Saturday, 20 September 2014

Back to the Start: A Game from the Graveyard

My hard drive is full of gaming projects I got started on and either never completed or completed but never playtested: this is one of those, from 2010. It would probably make a good nano-game if you're looking for a break from the norm.



Back to the Start

Story’s End

This game begins at the end of a story; whilst the game moves forwards in time, the story is revealed
backwards, starting at the end and working towards the beginning. Within these rules, where the ‘game’ is referred to, then cause is followed by effect; where the ‘story’ is mentioned though, effect is followed by cause.

The game begins with the end credits of the story, which tells us about the characters we have just watched. The credits will be represented by a pile of cards in front of the players, which will list all the traits and conditions that were possessed by the characters in the story. To start the game, the players take 2 or 3 blank cards each, depending on the length of the story; on one side of each card, they write a trait for a character. Character traits should be attitudes, histories and talents:
  • Attitude: short-tempered, ambitious, over-confident, stressed, cynical.
  • History: war veteran, ex-con, disgraced, fired, engaged, recovering alcoholic.
  • Talent: stunt driver, sharp shooter, tough, beautiful, clever, rich.
This is not an exhaustive list and players are encouraged to be more creative, but do not include specific professions or relationships, as these will emerge from the story-telling, e.g. avoid traits like 'police commissioner' or 'President's daughter.'

Once the traits are written out, gather up the cards, turn them over and shuffle them, then deal them out again; on the blank sides of the cards, the players this time write down a condition. Each condition is a measure of the state that the character ends the story in, such as:
  • Their physical well-being, e.g. dead, dying, injured, sick, crippled, comatose.
  • Their social status, e.g. fired, imprisoned, accused, bankrupt, popular.
  • Their location, e.g. missing, at home, marooned, in the White House, buried alive.
  • Their achievements, e.g. victorious, loser, beat the bad guys, found true love, saved the world, took the blame.
Again, this is not intended as an exhaustive list and players are encouraged to create unique conditions, but player’s may want to exclude certain possibilities, e.g. if they want a game grounded in reality, then the group can agree to exclude fanciful conditions like ‘On the moon’ or ‘Raised from the dead.’ Once the conditions are written out, gather the cards up, shuffle them and place them in a stack in the centre of the table, with the conditions face up. You are now ready to begin the game.

The Final Scene

Prior to the end of the story, there will be a final scene that wraps things up; any player seated around the table can start the game by framing this scene, in the form of a Shot. A Shot is simply a cinematic description of the location of the scene and the general mood. When describing a Shot, you should consider some or all of the following:
  • Where is it? Describe the location of the Shot: indoors or out, day or night, the past, present or future.
  • Who is there? Describe any characters who can be seen in this Shot, but only their appearances and actions, e.g. what we can see. Don’t try to explore their personality or motivations just yet
  • How do we see it? Describe the camera work being used on this Shot; are we seeing a normal frame of TV or film drama? Or is it a steadicam shot, a PoV shot, a night vision shot? Or even something stranger, like a telephoto shot from a plane or satellite far above the action or a still frame in the form of an artist’s rendering of the scene?
  • What’s happened? Describe any event that ends the scene, such as a car wreck, an explosion, someone walking out, a gun being drawn, a door breaking down. Consider the use of SFX and CGI in describing this.
Keep descriptions short and to the point, don’t be tempted to ramble on and bear in mind that all narration flows backwards through the game; the Shot you describe is what happens after the scenes which are still to be narrated.

» **SUPPLIED DATA**:
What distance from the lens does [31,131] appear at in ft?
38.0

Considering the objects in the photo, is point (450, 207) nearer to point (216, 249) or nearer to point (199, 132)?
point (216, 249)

» **TASK SET**:
a) From the Back to the Start game rules, list every example of an attitude that is given as a character trait.
b) Rewrite the Back to the Start game rules from "The game begins" to "engaged, recovering alcoholic.", replacing "ex-con" with "parolee".
c) Continue the Back to the Start game rules after their final sentence.

» **ANSWERS TO THE PROBLEMS**:
a) short-tempered, ambitious, over-confident, stressed, cynical

b)
The game begins with the end credits of the story, which tells us about the characters we have just watched. The credits will be represented by a pile of cards in front of the players, which will list all the traits and conditions that were possessed by the characters in the story. To start the game, the players take 2 or 3 blank cards each, depending on the length of the story; on one side of each card, they write a trait for a character. Character traits should be attitudes, histories and talents:
  • Attitude: short-tempered, ambitious, over-confident, stressed, cynical.
  • History: war veteran, parolee, disgraced, fired, engaged, recovering alcoholic.

c)
Example (Part 1): For example, Dave narrates the end of the Final Scene with a Shot depicting the burning ruins of a high school, with a small number of ragged looking teenagers looking on with expressions of grief and grim determination.

Any other player may then pick up the narration by describing the Shot, Line or Action that precedes the one just narrated. A preceding Shot is described using the same guidelines as above; in order to deliver a Line or perform an Action, you must have a usable character card in front of you. If you have none, take the top condition off the character pile; at the end of the story, all the characters have exited the fiction, so the first time any player draws a character card, they must also narrate how that character leaves the story based on the condition drawn.

Example (Part 2): Tony follows Dave’s narration with a Line or Action that precedes it; to do so though, he needs a character, so he takes the top card from the character pile, a condition that says ‘Dead’. This means that his narration must first describe the death of that character before he can continue with the events prior to their death.

Lines: A Line is any piece of significant dialogue delivered by a main character;  minor characters can speak but they never get the important Lines, so their dialogue can be included as part of any narration. As with everything in this game, each Line follows the next narrative event in the game; at the start of the game, when the story is being wrapped up, Lines may often refer to the events the characters have taken part in but which have not been portrayed in the game yet. When delivering a Line, consider some or all of the following:
  • Who is saying it? Give some thought to the character and the way they express themselves, as well as what their role might turn out to be as the game is played.
  • Who are they talking to? Is there another character they are addressing or a group of them? Or are they just making their statement to the world in general?
  • How are they speaking? Are they loud, quiet, in pain, happy, sad? Are they whispering discreetly, talking on the phone, recording their speech on tape, appearing on live TV?
  • What are they saying? Consider the impact of their words carefully and bear in mind that it may be the answer to the Line that follows it in the game.

Example (Part 3): Tony describes how, as the high school burns, one person is trapped in the flames; his last Line, before he meets his fiery demise, is “No! The money!”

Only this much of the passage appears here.